Source passage —
--
It’s not an academic or an idle question.

One should remember that SDN, properly defined and understood, is a creation of a customer-centric consortium, the Open Networking Foundation (ONF), not a marketing or technical construct espoused by a given networking vendor or even by a group of vendors. If the term “SDN” is being bastardized and demeaned, it is not the ONF that is doing it. More directly, if the term is being cheapened, the devaluation is occurring at the hands of vendors.

But why? There are at least two possibilities. One is that certain networking vendors want to exploit the positive connotations, the afterglow, that surrounded software-defined networking (SDN). According to this theory, the damage they’re inflicting to the SDN brand is unintentional and ironic: They wanted to ride SDN’s relatively pristine coattails, not pull it into a seedy gutter of disrepute. I would be inclined to accept this theory if vendors adopted SDN definitions that accorded with that of the ONF, but. for the most part, that’s not what’s happened.

Agents Provocateurs: Back in Action 

Instead, vendors typically recast SDN in forms that correspond with product roadmaps and company-specific strategic objectives.  The result has been market confusion and cynicism, understandably so. When a term is spun to mean practically anything to anyone, it risks losing its specificity and its relevance.
--
Rows from a dataset:

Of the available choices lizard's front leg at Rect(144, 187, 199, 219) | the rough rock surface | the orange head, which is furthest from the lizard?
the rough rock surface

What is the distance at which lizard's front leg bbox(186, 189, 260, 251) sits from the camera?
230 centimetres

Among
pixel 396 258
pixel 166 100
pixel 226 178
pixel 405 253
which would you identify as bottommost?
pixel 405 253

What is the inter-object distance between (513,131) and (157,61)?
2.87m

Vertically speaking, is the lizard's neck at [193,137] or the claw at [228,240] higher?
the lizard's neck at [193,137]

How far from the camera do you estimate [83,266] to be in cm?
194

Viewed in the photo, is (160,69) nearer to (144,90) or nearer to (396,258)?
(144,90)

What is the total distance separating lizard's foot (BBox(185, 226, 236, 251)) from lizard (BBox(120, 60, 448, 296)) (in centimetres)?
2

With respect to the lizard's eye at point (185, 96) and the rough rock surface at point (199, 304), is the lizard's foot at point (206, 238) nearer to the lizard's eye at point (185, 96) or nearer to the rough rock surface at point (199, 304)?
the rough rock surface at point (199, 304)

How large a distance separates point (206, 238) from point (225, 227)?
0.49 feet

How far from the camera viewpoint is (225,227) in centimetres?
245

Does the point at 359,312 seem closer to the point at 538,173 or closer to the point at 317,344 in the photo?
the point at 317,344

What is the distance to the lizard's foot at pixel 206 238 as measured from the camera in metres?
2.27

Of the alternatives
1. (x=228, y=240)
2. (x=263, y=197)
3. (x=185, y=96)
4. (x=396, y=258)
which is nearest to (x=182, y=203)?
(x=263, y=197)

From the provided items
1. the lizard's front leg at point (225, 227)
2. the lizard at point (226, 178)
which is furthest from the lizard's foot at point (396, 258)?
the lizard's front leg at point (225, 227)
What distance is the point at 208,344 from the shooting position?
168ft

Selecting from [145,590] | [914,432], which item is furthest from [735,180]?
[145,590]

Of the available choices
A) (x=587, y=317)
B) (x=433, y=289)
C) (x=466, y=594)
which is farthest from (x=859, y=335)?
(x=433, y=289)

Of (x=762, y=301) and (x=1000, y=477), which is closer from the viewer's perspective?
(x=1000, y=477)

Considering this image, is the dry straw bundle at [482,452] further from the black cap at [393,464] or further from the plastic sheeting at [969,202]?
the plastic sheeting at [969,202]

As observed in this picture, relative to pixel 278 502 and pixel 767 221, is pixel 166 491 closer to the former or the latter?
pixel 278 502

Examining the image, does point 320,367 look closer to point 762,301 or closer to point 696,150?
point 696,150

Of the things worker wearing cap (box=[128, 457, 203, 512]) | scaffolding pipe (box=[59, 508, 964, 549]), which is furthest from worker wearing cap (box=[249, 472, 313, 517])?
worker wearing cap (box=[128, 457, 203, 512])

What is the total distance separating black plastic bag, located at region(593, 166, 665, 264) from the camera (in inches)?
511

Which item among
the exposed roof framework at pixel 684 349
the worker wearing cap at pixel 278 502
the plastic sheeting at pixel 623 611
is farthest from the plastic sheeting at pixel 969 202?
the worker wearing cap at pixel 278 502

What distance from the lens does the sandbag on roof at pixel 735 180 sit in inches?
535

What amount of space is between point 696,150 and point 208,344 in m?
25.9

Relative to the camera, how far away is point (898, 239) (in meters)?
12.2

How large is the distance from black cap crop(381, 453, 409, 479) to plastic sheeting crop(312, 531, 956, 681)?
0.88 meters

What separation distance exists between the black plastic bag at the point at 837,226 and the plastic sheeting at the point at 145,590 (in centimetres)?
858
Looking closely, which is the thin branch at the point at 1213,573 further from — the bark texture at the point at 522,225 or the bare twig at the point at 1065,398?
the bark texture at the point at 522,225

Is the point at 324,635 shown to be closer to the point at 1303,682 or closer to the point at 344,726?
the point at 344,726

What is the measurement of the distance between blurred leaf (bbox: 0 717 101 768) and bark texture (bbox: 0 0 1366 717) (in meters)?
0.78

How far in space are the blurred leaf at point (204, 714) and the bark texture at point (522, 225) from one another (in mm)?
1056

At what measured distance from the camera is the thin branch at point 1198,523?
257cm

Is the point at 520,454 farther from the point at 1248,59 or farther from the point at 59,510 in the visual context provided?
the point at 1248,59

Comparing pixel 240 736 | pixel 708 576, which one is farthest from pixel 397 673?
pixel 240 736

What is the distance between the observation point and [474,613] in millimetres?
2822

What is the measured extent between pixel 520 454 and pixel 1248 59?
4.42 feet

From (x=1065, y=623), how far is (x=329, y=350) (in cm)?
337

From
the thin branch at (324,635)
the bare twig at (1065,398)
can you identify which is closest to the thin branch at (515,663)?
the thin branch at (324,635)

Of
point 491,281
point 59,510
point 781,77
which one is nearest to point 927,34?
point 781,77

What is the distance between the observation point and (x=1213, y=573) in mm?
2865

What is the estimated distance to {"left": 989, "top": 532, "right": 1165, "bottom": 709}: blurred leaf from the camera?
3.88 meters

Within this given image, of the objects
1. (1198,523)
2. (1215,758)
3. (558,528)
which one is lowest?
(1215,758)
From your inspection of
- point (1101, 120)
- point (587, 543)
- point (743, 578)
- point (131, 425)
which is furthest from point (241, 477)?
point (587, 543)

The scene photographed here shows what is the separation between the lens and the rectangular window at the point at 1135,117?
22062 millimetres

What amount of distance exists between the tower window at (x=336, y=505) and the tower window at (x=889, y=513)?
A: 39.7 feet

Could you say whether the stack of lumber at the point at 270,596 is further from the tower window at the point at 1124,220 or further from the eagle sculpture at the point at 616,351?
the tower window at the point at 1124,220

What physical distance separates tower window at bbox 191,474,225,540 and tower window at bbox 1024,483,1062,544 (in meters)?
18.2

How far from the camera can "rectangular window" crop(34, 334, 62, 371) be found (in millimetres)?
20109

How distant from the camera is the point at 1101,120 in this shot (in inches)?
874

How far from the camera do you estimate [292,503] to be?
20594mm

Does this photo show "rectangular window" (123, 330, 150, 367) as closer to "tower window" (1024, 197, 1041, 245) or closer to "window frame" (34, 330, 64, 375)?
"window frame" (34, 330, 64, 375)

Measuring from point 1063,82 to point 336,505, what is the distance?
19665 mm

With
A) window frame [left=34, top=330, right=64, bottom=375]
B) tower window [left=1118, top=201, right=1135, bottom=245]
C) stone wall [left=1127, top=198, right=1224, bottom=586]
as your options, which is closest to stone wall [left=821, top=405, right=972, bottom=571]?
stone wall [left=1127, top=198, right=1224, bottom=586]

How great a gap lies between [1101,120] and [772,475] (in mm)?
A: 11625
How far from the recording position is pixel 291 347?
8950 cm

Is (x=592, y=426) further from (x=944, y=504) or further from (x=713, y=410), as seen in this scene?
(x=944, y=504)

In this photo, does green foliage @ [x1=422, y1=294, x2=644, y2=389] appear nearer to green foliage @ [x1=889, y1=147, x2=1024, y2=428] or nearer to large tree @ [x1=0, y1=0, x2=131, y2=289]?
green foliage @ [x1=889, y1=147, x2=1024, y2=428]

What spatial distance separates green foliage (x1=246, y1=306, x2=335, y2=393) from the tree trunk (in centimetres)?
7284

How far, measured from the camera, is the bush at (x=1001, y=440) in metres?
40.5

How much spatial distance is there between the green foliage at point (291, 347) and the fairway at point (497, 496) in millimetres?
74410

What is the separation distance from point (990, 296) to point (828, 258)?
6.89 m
--
Tasks —
**A)** According to the passage on SDN, which organization created SDN as it is properly defined?
**B)** Which lines of the rows contain the string "surface"? Select every one of them.

Task-by-task outputs —
**A)** The Open Networking Foundation (ONF), a customer-centric consortium.

**B)**
Of the available choices lizard's front leg at Rect(144, 187, 199, 219) | the rough rock surface | the orange head, which is furthest from the lizard?
the rough rock surface
With respect to the lizard's eye at point (185, 96) and the rough rock surface at point (199, 304), is the lizard's foot at point (206, 238) nearer to the lizard's eye at point (185, 96) or nearer to the rough rock surface at point (199, 304)?
the rough rock surface at point (199, 304)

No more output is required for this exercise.